In the season 11 finale, Kepner tells Avery that she is leaving with Owen Hunt (Kevin McKidd) to serve as a trauma surgeon in the Army; it will help her grieve for their son. Avery lets her go and wonders how he can deal with his own grief.  After discussions over the phone via Facetime, Kepner tells Avery that she is extending her service time. The sound of gunfire and explosions are heard at April's base camp, leaving her to quickly terminate the call. On Valentine's Day, Kepner returns to the hospital, where she and Avery embrace in the foyer.

In season 12, their marriage begins to fall apart and they grow estranged.  In episode 11, they file for a civil divorce.  After their divorce is completed, Kepner reveals that she is pregnant with Avery's child. In season 14, Jackson begins a relationship with Maggie Pierce (Kelly McCreary), but by Season 16, they break up. Soon after Jackson begins a short-lived relationship with Victoria Hughes of Station 19, though that ends as well. In Season 17, Jackson begins a friends-with-benefits relationship with Jo, though, towards the end of the season, Jackson realizes he wants to leave the hospital and take over the Harper Avery Foundation in Boston. He approaches April with the idea, and the two decide to move to Boston together with Harriet with the possibility of reconciliation.

On the show's 400th episode in Season 18, Jackson and April return to Seattle with Harriet.
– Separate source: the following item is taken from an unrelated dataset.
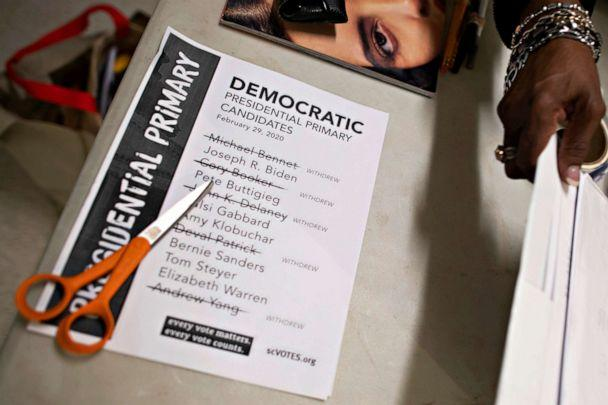 PHOTO: Scissors rest atop a notice alerting voters as to the remaining Democratic presidential primary candidates on the day of the South Carolina primary at a polling location, in Spartanburg, S.C., Feb. 29, 2020. (Mark Makela/Reuters)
It is revealed that they reconciled while living in Boston. In season 19, Meredith visits Jackson in Boston where the two of them discuss her growing desire to cure Alzheimer's. He assures Meredith that she will have unlimited resources at his hospital, should she decide to accept a position there and move to Boston, which she ultimately does.

Development

Casting & Creation
In February 2009, Michael Ausiello hinted at the possibility of central character, Meredith Grey (Ellen Pompeo), having another sibling. The series had released a casting call for an actor who could pass as biracial; casting was postponed until season 6. Williams's casting was announced in late August 2009. Though his name is not given, the character's arc was expected to last several episodes. Williams described his audition as a "simple process." He got the information on his birthday, August 5, and went in the next day to read for the role, despite not knowing what part he had auditioned for. Williams learned he got the job a week later. In late 2009, a casting call for a young Ellis Grey and a young Richard Webber, who would appear in flashbacks, fueled rumors that Avery could be Meredith's half-brother. Williams later shot down the rumor, saying that Meredith would have noticed if her mother were pregnant. Matt Webb Mitovich noted Williams's absence from the Seattle Grace: On Call webseries as a sign of big plans for the character.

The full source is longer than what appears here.